Given passage:
---*---
According to him, this has led to an “unlevel playing field,” with local refiners being forced to slash their prices, sometimes below the cost of production. He emphasized the need for protective policies, citing examples from the U.S., Canada, and the European Union.
Dangote further called on President Bola Tinubu to apply the Nigeria First policy to the petroleum sector, urging that fuel importation be restricted to encourage investment in local refining.
“The Nigeria First policy announced by His Excellency, President Bola Tinubu, should apply to the petroleum product sector and all other sectors,” Dangote stressed.
But this proposal has sparked controversy. Marketers and fuel importers warn that banning fuel imports could reverse the gains of market deregulation and stifle competition. Many believe that the open market model should continue, with regulators playing a firm role in ensuring quality and fairness rather than imposing restrictions.
---*---
Entries drawn from a collection:
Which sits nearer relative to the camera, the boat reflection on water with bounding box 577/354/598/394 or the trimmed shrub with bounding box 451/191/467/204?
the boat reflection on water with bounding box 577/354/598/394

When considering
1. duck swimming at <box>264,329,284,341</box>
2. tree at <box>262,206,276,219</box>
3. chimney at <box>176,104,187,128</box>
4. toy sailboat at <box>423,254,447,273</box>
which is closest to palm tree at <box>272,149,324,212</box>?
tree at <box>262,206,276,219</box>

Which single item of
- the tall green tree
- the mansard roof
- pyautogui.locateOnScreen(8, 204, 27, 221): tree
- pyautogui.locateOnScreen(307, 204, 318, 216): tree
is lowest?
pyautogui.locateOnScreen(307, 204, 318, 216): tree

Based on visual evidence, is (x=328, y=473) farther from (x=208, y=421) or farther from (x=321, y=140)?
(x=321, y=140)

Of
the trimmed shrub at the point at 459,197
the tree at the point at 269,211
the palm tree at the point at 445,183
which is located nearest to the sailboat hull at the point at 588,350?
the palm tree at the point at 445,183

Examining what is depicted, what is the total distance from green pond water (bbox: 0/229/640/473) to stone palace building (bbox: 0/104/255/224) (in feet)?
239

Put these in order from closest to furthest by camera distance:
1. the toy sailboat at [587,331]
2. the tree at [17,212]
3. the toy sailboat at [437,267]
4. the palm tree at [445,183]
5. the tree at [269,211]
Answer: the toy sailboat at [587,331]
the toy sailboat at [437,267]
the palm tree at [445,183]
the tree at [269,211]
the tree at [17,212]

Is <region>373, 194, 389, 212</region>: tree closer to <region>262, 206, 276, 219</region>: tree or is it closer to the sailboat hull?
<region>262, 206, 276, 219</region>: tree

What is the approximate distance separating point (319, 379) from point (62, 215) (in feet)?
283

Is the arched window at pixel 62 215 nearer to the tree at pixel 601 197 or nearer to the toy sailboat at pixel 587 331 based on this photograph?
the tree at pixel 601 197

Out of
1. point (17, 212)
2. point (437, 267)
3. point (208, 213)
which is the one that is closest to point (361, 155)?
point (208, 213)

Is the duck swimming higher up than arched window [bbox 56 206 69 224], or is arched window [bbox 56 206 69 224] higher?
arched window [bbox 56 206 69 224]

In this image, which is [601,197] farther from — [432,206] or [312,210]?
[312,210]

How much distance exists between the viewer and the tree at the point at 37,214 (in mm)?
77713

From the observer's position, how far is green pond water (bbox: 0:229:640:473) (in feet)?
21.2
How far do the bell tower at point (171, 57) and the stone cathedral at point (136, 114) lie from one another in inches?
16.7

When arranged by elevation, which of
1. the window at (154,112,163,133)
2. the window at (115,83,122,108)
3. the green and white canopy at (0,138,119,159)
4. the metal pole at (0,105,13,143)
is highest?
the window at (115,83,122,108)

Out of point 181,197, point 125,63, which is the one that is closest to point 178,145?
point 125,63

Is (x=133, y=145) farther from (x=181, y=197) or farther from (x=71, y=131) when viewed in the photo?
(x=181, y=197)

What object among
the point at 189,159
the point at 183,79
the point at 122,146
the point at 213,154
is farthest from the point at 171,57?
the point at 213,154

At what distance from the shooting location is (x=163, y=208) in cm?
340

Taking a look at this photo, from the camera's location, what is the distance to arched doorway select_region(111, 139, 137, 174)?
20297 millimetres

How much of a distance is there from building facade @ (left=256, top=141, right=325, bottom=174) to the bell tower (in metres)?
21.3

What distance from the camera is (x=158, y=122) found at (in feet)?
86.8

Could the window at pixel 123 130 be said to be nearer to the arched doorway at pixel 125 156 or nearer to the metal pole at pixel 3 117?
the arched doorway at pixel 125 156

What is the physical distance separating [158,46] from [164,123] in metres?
---*---
Objective 1: Write out the passage on Nigeria's fuel import debate word for word, from "But this proposal" to "than imposing restrictions.".
Objective 2: Extend the passage on Nigeria's fuel import debate, picking up right after its final sentence.
The listing has no connection to the passage on Nigeria's fuel import debate.

Reply 1:
But this proposal has sparked controversy. Marketers and fuel importers warn that banning fuel imports could reverse the gains of market deregulation and stifle competition. Many believe that the open market model should continue, with regulators playing a firm role in ensuring quality and fairness rather than imposing restrictions.

Reply 2:
As the price war deepens, Nigerian consumers may be the short-term beneficiaries, with lower pump prices and more options. However, the broader implications for the future of domestic refining and energy security remain hotly debated.
Conclusion:
The ongoing battle between fuel importers and the Dangote refinery reflects the growing pains of Nigeria’s liberalised fuel market. While competition is driving prices down and offering consumers relief, the concerns about market sustainability, substandard imports, and long-term industrial investment cannot be ignored. Whether the government will intervene or allow the market forces to play out remains to be seen.